The battle over a new law in Idaho that creates a list of what lawmakers deem to be complications of abortion and requires health professionals to report when they occurred now awaits a judgment from a federal appeals court.

A federal lawsuit against the state of Idaho over the law, which went into effect on July 1, has been put on hold while the Ninth U.S. Circuit Court of Appeals considers a judge's ruling rejecting a preliminary injunction against the legislation.

U.S. District Court Judge David C. Nye on Wednesday granted the stay at the request of Planned Parenthood of the Great Northwest and the Hawaiian Islands and Idaho officials.

Planned Parenthood filed the lawsuit in July against the Abortion Complications Reporting Act contending the reporting rules are unconstitutional and intended to stigmatize women seeking medical care. The lawsuit contends that Idaho's law arbitrarily singles out just one medical procedure for the reporting requirement and that the law doesn't do enough to protect women's private medical information from being released to the public.

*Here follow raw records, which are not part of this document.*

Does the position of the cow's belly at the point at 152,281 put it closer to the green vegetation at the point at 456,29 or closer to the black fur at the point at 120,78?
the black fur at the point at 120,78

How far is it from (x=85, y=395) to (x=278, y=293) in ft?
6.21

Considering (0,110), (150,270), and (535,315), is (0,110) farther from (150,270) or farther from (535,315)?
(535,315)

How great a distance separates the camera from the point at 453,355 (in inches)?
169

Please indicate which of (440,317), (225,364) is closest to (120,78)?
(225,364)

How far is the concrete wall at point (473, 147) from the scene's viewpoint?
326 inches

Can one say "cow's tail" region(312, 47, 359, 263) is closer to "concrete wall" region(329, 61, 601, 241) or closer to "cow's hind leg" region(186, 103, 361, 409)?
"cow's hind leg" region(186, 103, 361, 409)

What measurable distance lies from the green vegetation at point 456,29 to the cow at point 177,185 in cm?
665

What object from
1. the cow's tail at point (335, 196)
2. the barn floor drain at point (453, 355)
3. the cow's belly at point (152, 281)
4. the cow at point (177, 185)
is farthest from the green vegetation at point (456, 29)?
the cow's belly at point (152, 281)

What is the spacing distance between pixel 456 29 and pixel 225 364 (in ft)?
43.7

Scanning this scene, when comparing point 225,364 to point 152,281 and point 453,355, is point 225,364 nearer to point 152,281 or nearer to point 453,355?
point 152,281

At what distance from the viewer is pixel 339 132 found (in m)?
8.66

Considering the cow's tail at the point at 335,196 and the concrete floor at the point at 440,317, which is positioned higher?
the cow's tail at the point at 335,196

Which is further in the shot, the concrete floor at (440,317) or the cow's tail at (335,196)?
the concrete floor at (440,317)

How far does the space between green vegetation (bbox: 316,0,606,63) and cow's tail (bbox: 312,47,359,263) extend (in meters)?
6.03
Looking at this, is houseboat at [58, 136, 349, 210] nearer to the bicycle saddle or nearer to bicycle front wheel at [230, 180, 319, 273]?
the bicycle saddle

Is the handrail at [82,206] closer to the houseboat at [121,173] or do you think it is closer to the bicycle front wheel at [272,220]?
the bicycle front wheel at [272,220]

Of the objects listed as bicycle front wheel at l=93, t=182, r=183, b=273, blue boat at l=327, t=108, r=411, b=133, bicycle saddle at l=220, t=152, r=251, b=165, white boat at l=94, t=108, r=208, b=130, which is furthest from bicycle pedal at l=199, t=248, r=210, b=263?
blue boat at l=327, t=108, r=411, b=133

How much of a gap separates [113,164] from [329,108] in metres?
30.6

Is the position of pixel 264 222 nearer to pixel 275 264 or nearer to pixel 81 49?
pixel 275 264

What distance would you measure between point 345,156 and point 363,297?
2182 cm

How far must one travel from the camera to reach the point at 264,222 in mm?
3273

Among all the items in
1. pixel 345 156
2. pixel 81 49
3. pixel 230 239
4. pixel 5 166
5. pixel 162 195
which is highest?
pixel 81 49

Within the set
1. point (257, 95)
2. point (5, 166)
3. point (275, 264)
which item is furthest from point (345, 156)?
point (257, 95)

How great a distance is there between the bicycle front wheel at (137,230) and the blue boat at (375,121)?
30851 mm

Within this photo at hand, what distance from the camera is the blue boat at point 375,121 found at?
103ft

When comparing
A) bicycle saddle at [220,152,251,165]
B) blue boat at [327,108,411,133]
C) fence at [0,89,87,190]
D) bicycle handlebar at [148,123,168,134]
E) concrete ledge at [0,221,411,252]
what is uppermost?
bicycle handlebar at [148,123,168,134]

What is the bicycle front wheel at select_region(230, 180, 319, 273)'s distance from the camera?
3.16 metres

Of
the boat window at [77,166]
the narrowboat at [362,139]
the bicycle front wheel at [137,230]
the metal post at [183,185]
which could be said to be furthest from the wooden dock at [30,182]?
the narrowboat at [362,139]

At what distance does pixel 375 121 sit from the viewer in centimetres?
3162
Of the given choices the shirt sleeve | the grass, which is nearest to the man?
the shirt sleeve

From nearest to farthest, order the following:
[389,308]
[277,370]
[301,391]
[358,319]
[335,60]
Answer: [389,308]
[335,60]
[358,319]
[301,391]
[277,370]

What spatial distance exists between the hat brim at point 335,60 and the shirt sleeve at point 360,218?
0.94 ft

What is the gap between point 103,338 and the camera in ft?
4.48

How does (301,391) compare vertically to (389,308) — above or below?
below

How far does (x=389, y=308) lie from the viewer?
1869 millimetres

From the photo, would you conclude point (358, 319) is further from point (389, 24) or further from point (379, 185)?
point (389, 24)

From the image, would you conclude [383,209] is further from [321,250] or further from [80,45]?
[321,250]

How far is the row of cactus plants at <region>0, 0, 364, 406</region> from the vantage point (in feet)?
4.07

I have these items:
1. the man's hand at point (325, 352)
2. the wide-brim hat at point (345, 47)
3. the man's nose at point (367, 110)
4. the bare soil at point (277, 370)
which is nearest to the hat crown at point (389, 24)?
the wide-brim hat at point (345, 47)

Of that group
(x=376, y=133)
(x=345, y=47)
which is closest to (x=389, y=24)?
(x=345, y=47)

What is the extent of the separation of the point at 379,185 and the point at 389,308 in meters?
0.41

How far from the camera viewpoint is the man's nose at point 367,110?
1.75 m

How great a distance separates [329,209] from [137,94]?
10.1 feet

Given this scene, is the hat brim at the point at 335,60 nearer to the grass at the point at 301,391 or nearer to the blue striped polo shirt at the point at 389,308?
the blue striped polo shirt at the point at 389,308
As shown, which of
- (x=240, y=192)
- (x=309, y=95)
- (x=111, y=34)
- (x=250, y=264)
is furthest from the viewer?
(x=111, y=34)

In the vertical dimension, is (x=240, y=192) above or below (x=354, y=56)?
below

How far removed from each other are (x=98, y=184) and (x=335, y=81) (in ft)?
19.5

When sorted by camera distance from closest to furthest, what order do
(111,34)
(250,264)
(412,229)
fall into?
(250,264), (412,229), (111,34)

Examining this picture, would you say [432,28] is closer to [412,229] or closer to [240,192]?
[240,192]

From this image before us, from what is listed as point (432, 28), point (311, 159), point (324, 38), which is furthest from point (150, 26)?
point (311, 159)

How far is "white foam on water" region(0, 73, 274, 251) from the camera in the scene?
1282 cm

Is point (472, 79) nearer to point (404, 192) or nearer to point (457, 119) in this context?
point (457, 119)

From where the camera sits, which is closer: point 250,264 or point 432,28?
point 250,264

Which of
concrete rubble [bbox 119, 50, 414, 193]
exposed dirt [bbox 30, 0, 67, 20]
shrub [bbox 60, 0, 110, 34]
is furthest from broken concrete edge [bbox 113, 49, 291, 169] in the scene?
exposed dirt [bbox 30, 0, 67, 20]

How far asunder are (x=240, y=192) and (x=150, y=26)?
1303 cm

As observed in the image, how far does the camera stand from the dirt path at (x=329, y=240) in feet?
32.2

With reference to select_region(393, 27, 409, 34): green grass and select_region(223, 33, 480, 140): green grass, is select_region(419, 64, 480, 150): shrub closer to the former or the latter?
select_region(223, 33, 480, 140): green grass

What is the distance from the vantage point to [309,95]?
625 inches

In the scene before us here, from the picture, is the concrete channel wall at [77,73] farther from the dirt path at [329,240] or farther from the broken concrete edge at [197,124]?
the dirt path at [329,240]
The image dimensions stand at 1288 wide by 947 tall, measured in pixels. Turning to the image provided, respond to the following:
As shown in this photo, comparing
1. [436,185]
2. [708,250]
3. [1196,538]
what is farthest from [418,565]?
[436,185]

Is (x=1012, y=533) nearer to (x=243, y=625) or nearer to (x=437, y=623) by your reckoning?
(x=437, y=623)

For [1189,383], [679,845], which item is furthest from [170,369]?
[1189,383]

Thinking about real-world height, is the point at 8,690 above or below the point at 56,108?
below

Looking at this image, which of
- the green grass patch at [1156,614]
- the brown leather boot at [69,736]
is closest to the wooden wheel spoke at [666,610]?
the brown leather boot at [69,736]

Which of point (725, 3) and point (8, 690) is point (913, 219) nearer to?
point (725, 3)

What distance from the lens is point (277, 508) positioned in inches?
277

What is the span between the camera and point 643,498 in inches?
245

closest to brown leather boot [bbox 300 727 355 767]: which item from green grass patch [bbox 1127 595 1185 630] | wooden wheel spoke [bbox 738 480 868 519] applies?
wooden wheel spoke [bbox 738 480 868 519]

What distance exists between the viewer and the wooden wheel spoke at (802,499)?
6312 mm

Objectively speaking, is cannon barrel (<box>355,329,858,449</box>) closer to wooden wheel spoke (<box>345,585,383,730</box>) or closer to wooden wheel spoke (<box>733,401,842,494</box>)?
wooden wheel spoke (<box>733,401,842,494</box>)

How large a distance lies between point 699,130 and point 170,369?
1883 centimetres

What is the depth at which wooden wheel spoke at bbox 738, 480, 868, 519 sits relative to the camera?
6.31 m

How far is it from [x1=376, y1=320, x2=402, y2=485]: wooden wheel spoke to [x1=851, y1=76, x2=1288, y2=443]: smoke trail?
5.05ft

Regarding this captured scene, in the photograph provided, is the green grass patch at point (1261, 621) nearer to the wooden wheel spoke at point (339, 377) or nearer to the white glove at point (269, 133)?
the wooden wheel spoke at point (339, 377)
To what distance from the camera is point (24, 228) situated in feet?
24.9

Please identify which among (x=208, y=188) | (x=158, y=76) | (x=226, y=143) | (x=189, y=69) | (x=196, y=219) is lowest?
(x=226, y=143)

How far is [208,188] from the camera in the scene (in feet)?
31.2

Supporters, which include Idaho Choose Life and Family Policy Alliance of Idaho, say the measure is necessary to ensure abortions are provided safely. The law requires details such as woman's age, race, how many children she has, if any of their children have died and how many abortions they've had in the past. The abortion provider and facility where the abortion was performed must also be disclosed.

The state would aggregate the information for an annual report and make it available to the Legislature and the public, but individual identifying information would not be disclosed.

Planned Parenthood in August asked the court to prevent the enforcement of the Idaho law. Idaho Attorney General Lawrence Wasden later in August responded that the state needed the information to get an "understanding about the frequency and nature of abortion complications in Idaho."

Wasden's spokesman, Scott Graf, in an email on Friday said the office had no comment. Planned Parenthood didn't respond to inquiries from The Associated Press on Friday.

Idaho's reporting law aligns with a national trend among Republican-dominant statehouses seeking new ways to test the legal ability to restrict a woman's right to terminate a pregnancy. At least 20 states have reporting laws on the books, according to the Guttmacher Institute, which opposes abortion restrictions.

It's not clear when the Ninth U.S. Circuit Court of Appeals will make a ruling about Nye's decision rejecting Planned Parenthood's request for the preliminary injunction on Idaho's abortion reporting law.

President Trump has railed against the Ninth Circuit, particularly since a judge in the circuit ruled against administration regulations refusing asylum to immigrants who cross the border illegally. Chief Justice John Roberts then pushed back against Mr. Trump's description of the judge who ruled against Mr. Trump's new migrant asylum policy as an "Obama judge."

Roberts said Wednesday the U.S. doesn't have "Obama judges or Trump judges, Bush judges or Clinton judges."  Mr. Trump then responded on Twitter: "Sorry Chief Justice John Roberts, but you do indeed have "Obama judges," and they have a much different point of view than the people who are charged with the safety of our country. It would be great if the 9th Circuit was indeed an "independent judiciary."